▸ **EXERCISE**
Exact copies of all the records are to be output.

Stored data

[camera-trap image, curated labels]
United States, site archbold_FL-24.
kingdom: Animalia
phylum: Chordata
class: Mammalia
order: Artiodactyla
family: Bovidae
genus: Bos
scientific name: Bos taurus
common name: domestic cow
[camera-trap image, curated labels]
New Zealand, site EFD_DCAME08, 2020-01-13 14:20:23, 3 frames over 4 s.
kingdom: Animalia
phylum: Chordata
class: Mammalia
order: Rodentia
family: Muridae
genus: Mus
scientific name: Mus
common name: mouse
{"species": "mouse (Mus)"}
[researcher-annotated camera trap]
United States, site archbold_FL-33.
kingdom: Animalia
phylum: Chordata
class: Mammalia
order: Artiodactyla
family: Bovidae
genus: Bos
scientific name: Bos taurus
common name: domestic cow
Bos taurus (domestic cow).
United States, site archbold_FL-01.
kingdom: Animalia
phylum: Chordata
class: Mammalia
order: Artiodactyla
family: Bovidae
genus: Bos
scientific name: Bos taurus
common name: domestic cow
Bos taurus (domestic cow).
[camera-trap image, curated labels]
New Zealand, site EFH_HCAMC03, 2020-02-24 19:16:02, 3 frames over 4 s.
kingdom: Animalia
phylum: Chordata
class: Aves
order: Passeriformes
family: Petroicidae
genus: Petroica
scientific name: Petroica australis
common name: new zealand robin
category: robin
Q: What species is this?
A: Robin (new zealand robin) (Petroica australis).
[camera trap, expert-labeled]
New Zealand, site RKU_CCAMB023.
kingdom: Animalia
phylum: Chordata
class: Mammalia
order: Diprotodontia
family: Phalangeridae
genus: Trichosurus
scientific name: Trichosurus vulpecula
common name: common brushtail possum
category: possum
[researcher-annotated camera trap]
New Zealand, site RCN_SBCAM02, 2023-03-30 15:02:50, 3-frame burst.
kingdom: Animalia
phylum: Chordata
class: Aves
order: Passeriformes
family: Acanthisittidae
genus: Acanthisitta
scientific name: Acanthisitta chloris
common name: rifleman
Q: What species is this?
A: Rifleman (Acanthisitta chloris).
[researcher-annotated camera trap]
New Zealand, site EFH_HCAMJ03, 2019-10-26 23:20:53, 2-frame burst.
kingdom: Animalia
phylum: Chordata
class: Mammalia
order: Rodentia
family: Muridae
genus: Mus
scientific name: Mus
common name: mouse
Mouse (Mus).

▸ **RESULT OF THE EXERCISE**
[camera-trap image, curated labels]
United States, site archbold_FL-24.
kingdom: Animalia
phylum: Chordata
class: Mammalia
order: Artiodactyla
family: Bovidae
genus: Bos
scientific name: Bos taurus
common name: domestic cow
[camera-trap image, curated labels]
New Zealand, site EFD_DCAME08, 2020-01-13 14:20:23, 3 frames over 4 s.
kingdom: Animalia
phylum: Chordata
class: Mammalia
order: Rodentia
family: Muridae
genus: Mus
scientific name: Mus
common name: mouse
{"species": "mouse (Mus)"}
[researcher-annotated camera trap]
United States, site archbold_FL-33.
kingdom: Animalia
phylum: Chordata
class: Mammalia
order: Artiodactyla
family: Bovidae
genus: Bos
scientific name: Bos taurus
common name: domestic cow
Bos taurus (domestic cow).
United States, site archbold_FL-01.
kingdom: Animalia
phylum: Chordata
class: Mammalia
order: Artiodactyla
family: Bovidae
genus: Bos
scientific name: Bos taurus
common name: domestic cow
Bos taurus (domestic cow).
[camera-trap image, curated labels]
New Zealand, site EFH_HCAMC03, 2020-02-24 19:16:02, 3 frames over 4 s.
kingdom: Animalia
phylum: Chordata
class: Aves
order: Passeriformes
family: Petroicidae
genus: Petroica
scientific name: Petroica australis
common name: new zealand robin
category: robin
Q: What species is this?
A: Robin (new zealand robin) (Petroica australis).
[camera trap, expert-labeled]
New Zealand, site RKU_CCAMB023.
kingdom: Animalia
phylum: Chordata
class: Mammalia
order: Diprotodontia
family: Phalangeridae
genus: Trichosurus
scientific name: Trichosurus vulpecula
common name: common brushtail possum
category: possum
[researcher-annotated camera trap]
New Zealand, site RCN_SBCAM02, 2023-03-30 15:02:50, 3-frame burst.
kingdom: Animalia
phylum: Chordata
class: Aves
order: Passeriformes
family: Acanthisittidae
genus: Acanthisitta
scientific name: Acanthisitta chloris
common name: rifleman
Q: What species is this?
A: Rifleman (Acanthisitta chloris).
[researcher-annotated camera trap]
New Zealand, site EFH_HCAMJ03, 2019-10-26 23:20:53, 2-frame burst.
kingdom: Animalia
phylum: Chordata
class: Mammalia
order: Rodentia
family: Muridae
genus: Mus
scientific name: Mus
common name: mouse
Mouse (Mus).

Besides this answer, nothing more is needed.